Requirements: Copy the listing below word for word, from the line containing "Which is the" through the end of the listing. Leave out the pictures.
— start of Data lines —
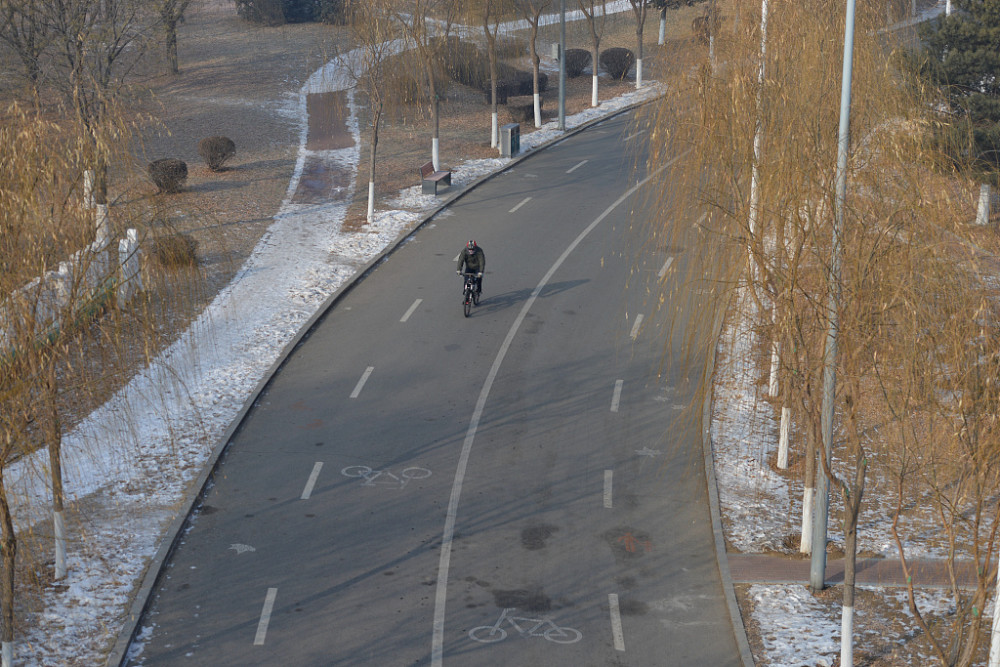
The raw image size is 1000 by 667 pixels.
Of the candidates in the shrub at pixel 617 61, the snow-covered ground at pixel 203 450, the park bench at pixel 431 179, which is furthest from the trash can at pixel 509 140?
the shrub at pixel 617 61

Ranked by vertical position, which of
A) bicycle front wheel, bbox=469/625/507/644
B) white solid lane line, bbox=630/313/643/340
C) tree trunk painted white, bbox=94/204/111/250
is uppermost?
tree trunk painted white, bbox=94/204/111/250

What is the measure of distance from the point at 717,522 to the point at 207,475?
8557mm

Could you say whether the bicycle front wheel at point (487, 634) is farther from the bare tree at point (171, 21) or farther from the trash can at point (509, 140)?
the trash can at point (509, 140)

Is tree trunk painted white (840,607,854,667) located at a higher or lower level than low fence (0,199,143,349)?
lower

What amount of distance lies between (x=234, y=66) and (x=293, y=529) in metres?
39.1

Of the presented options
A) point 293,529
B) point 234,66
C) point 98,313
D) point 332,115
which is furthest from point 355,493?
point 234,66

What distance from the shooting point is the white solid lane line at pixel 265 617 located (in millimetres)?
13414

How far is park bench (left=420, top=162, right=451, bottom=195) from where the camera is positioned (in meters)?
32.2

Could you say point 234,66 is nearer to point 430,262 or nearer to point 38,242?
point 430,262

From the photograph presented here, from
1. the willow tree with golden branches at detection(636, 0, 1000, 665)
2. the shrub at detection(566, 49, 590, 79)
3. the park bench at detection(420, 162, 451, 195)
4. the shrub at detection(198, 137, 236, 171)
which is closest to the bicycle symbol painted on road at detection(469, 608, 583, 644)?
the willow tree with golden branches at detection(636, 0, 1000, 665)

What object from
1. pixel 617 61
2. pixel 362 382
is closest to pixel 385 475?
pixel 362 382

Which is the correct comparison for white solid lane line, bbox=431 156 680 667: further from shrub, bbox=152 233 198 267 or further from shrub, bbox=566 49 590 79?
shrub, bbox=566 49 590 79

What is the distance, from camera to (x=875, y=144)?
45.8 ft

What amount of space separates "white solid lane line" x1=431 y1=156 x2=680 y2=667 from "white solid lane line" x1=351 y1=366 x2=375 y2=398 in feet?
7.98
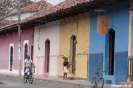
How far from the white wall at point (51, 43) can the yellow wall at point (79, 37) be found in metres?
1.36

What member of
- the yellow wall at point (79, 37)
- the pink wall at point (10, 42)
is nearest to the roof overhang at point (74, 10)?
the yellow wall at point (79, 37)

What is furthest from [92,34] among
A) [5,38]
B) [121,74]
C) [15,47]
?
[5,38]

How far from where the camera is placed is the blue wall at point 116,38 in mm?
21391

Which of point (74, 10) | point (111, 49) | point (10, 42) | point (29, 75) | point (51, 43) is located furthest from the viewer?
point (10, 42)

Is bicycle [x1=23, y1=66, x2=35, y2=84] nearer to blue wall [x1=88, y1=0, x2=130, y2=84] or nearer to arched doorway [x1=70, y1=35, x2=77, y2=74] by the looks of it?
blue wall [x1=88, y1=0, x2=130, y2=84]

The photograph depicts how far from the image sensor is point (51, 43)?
— end of Data lines —
Task result:
Which is the correct comparison for white solid lane line, bbox=431 156 680 667: further from shrub, bbox=152 233 198 267 or further from shrub, bbox=566 49 590 79?
shrub, bbox=566 49 590 79

What is the distance, from camera to (x=875, y=144)?
45.8 ft

What amount of space separates "white solid lane line" x1=431 y1=156 x2=680 y2=667 from "white solid lane line" x1=351 y1=366 x2=375 y2=398 in feet?
7.98
How far from the white wall at point (51, 43) can the yellow wall at point (79, 37) be found in metres?
1.36

What member of
- the yellow wall at point (79, 37)
- the pink wall at point (10, 42)
is nearest to the roof overhang at point (74, 10)?
the yellow wall at point (79, 37)

What is furthest from [92,34] among
A) [5,38]
B) [121,74]
C) [15,47]
?
[5,38]

How far from where the camera is placed is the blue wall at point 116,38 in mm?
21391

Which of point (74, 10) | point (111, 49) | point (10, 42) | point (29, 75) | point (51, 43) is located furthest from the viewer?
point (10, 42)

Is bicycle [x1=23, y1=66, x2=35, y2=84] nearer to blue wall [x1=88, y1=0, x2=130, y2=84] or nearer to arched doorway [x1=70, y1=35, x2=77, y2=74] by the looks of it?
blue wall [x1=88, y1=0, x2=130, y2=84]

The photograph depicts how far from the image sensor is point (51, 43)?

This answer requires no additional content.